→ **Exercises to complete**
#1 Translate this sentence from the article on the 3D-printed F-35 part into Spanish: "Sam Pratt, a mechanical engineer at the Carderock’s Additive Manufacturing Project Office, provided further technical assistance to the team."
#2 In the article on the 3D-printed F-35 part, roughly how much did it cost to print the replacement part in the field?
#3 Reproduce word for word the stretch of the article on the 3D-printed F-35 part from "3D printed F-35" through "F-35 functional again.".

** Opening Text block **

A team of U.S. Marines 3D printed a part for the F-35 stealth fighter saving $70,000 in costs for a whole new landing gear door.
The component is a small part mounted on the door pressing it into the latch. It was designed and 3D printed by Marines from Combat Logistics Battalion 31 (CLB-31) in Carderock, Maryland.
Sam Pratt, a mechanical engineer at the Carderock’s Additive Manufacturing Project Office, provided further technical assistance to the team.
“You can’t buy the piece separate from the landing gear door which is a cost of $70,000. By having the capabilities to print in the field, we were able to replicate the part for a cost of roughly 9 cents.”
3D printed F-35 landing gear
Tasked to train CLB-31 Marines in design and application of 3D printed parts, Pratt was asked by the officers of CLB-31 to help the Marines make a grounded F-35 functional again.

** Closing Text block **
** Opening Information supplied block **

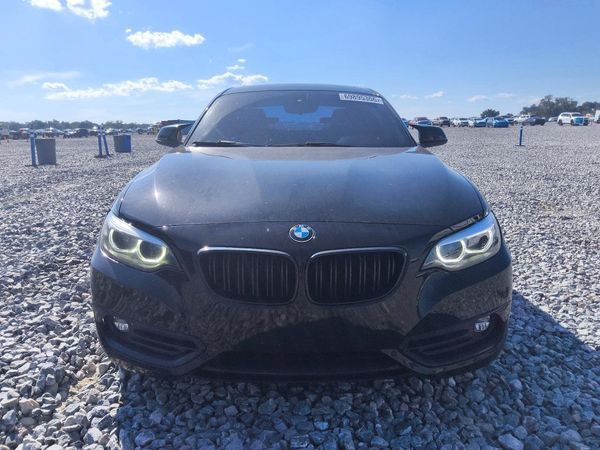 2018 BMW 230I — DIRF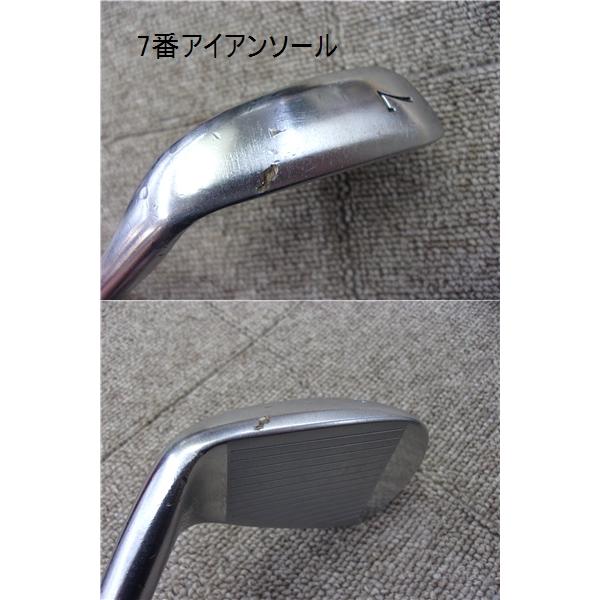 中空アイアン ☆ エポン / EPON AF-706 ( 7本セット 5I〜9I、PW 、TW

** Closing Information supplied block **

→ **Results of the exercise**
#1 Sam Pratt, ingeniero mecánico de la Oficina del Proyecto de Fabricación Aditiva de Carderock, brindó asistencia técnica adicional al equipo.

#2 Roughly 9 cents.

#3
3D printed F-35 landing gear
Tasked to train CLB-31 Marines in design and application of 3D printed parts, Pratt was asked by the officers of CLB-31 to help the Marines make a grounded F-35 functional again.